俺は、早速炎の矢をイメージする。1本や2本なら外れるかも知れない。できるだけ多くの矢をイメージしよう。そして、それが頭上に無数に顕れて、鋭く速く飛んでいくイメージ。
そろそろ大丈夫かな。右手を上に上げ叫んでみる。
「ファイヤーアロー!」
すると、頭上に無数の炎の矢が顕れる。一斉に放つイメージで手を振り下ろす。それと同時に炎の矢は高速でゴブリンたちめがけて放たれる。
スガン! スガン! ズガガガーン!!!!
炎の矢は、次々にゴブリンめがけて打ち付けられる。無数の炎の矢は地面を穿ち、ファイヤーボールの時よりも更に激しく爆発する。一つ一つの威力はさっきのファイヤーボールの方が大きいが、やはり数が物を言うみたいだ。これは使えるな。それにしても、沢山出たな。想像以上だ。
『経験値を280pt獲得しました。』
「なんだ! 今度は爆炎槍か!」
「なんて魔法だ!」
「一体アイツは何者なんだ!」
「どこの大魔術師なんだ!」
「まさか、賢者か!」
俺の攻撃を見ていた兵士たちが口々にいろんな事を叫んでいる。
スピア? いや、俺は普通にファイヤーアロー撃っただけなんだが……。槍じゃなくて矢なんだけど……。それに、大魔術師でもないし。あぁ、一応勇者って事にはなってるけどさ。

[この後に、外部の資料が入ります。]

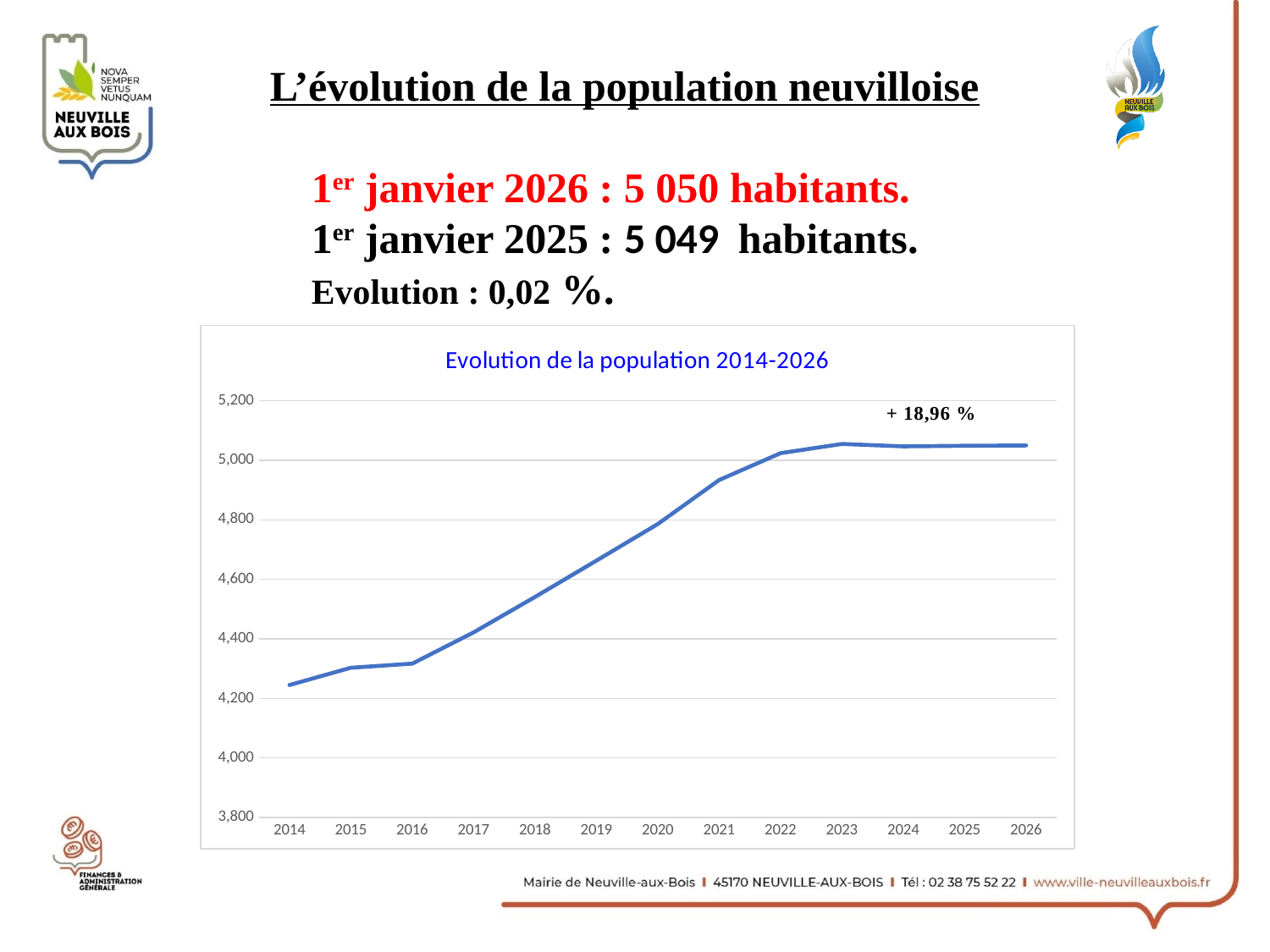
What percentage change is annotated on the chart near the end of the line? + 18,96 % Is the population value for 2018 greater or less than 4,400? greater Which year has the lowest population value on the chart? 2014 What kind of chart is shown on the slide? line chart Is the population value for 2014 greater or less than 4,400? less What is the title of the chart? Evolution de la population 2014-2026 How many years are plotted along the x axis of the chart? 13 Which year has the larger population value, 2017 or 2021? 2021 Is the population value for 2019 greater or less than 4,800? less Does the population generally rise or fall from 2014 to 2026? rise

それでも、俺の攻撃で残りの8匹も倒せたようだ。これで、斥候に出てきていたゴブリンたちは全て消し炭になった。いつもよりポイントが多いのは馬もいたからかな。
「やはり! 只者ではないとは思っていましたが、貴方は勇者パーティーの1人、大魔術師殿だったのですね。」
隊長がそばに駆け寄り勘違いな事をのたまう。
「いや、違うんだけ……」
「申し遅れました。私に西門の分隊を任されております分隊長のアルベルト・ロンドゲルです。大魔術師殿、ご助力感謝します!」
俺の話を聞かずに、アルベルトと名乗る隊長はそう続けた。
「そうか、ロンドゲルさんよろしく頼む。」
説明するのも面倒なので、このままの流れで会話することにした。
「ところで、ロンドゲルさん……」
「アルベルトとお呼びください。大魔術師殿。」
「あぁ、わかった。じゃあアルベルトさん。」
「アルベルトで!」
なんか似たようなやりとりをどっかでやったな。この国の兵士ってなんだかめんどくさい。
「はぁ……アルベルト。ここは君たちに任しても大丈夫かな?」
「は! しばらくは大丈夫だと思われます。大魔術師殿はいかがなされるので?」
「ヒデオだ。……向こうの本隊と対峙している勇者の援護に回ろうと思う。」
大魔術師ではないと否定しようと思ったが、一筋縄ではいかなそうな予感がしたのでやめておく。
「わかりました。こちらは大丈夫ですので、大魔術師殿はどうぞ勇者殿の所へ!」
そう言うと、アルベルトは隊の方へ戻り体勢を立て直すよう指示を出していた。
「さてと、それじゃあサラの所に行きますか。」
少し先に目をやり防御壁から飛び降りる。地面を踏みつけるようにして力を溜めると、一気にそれを放出して地面を蹴る。俺は、魔物の本隊と戦っているサラを援護すべく、走り出した。